Tag Archives: Paris in July

#ParisInJuly2026, I: Kiran Millwood Hargrave, Deborah Levy & Chris Newens

I wouldn’t want to be in Paris right now – continental Europe is far too hot in high summer and in recent years the UK has been following suit – but I am having such fun travelling there through books. I have a fantastic stack of Paris-set novels and memoirs on the go, perfect for sinking into on long afternoons and evenings while I hide from the second round of the heat wave in our relatively cool lounge. These first four selections were corkers! I mostly read them earlier: in May, or across several years, or started in January but only just finished. And what a treat they all were: an epic yet intimate queer romance, two auto/fiction hybrids about making a life as an unconventional woman, and a tour through Paris food, district by district.

Almost Life by Kiran Millwood Hargrave (2026)

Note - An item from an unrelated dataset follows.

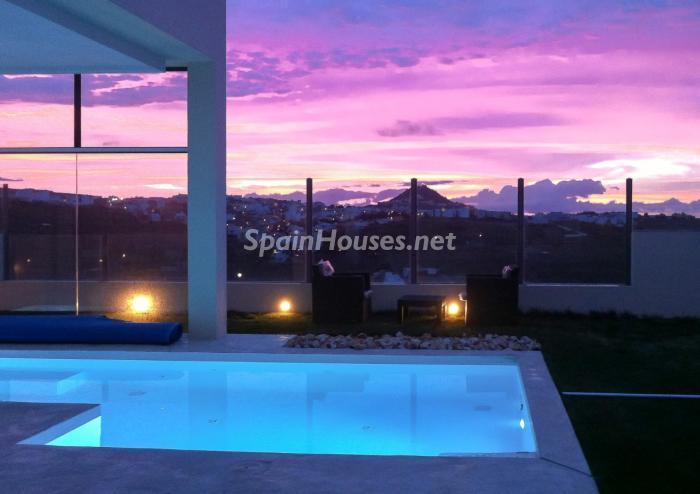 piscina nocturna4 - Precioso chalet de diseño contemporáneo en Las Palmas de Gran Canaria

There has been homoerotic content in Hargrave’s previous fiction for adults, but this is a full-blown queer love story that, with its time span (1978 to 2013) and heft, feels momentous, like a future classic. Erica is an earnest 18-year-old tourist experiencing Paris before starting at UEA. She meets Laure, an older, cynical Sorbonne art history student, on the steps of the Sacré-Coeur: drawn to her not just because they’re reading the same book (A Lover’s Discourse by Roland Barthes) but also because Laure looks so perfectly Parisian there in a louche sprawl, smoking a cigarette. Laure is a confirmed lesbian, whereas Erica was previously straight. It’s coup de foudre for sure. Laure has been with many women, including married ones, but what she feels for Erica is different, and Erica leaving at the end of the summer is such a blow that her problem drinking gets out of control.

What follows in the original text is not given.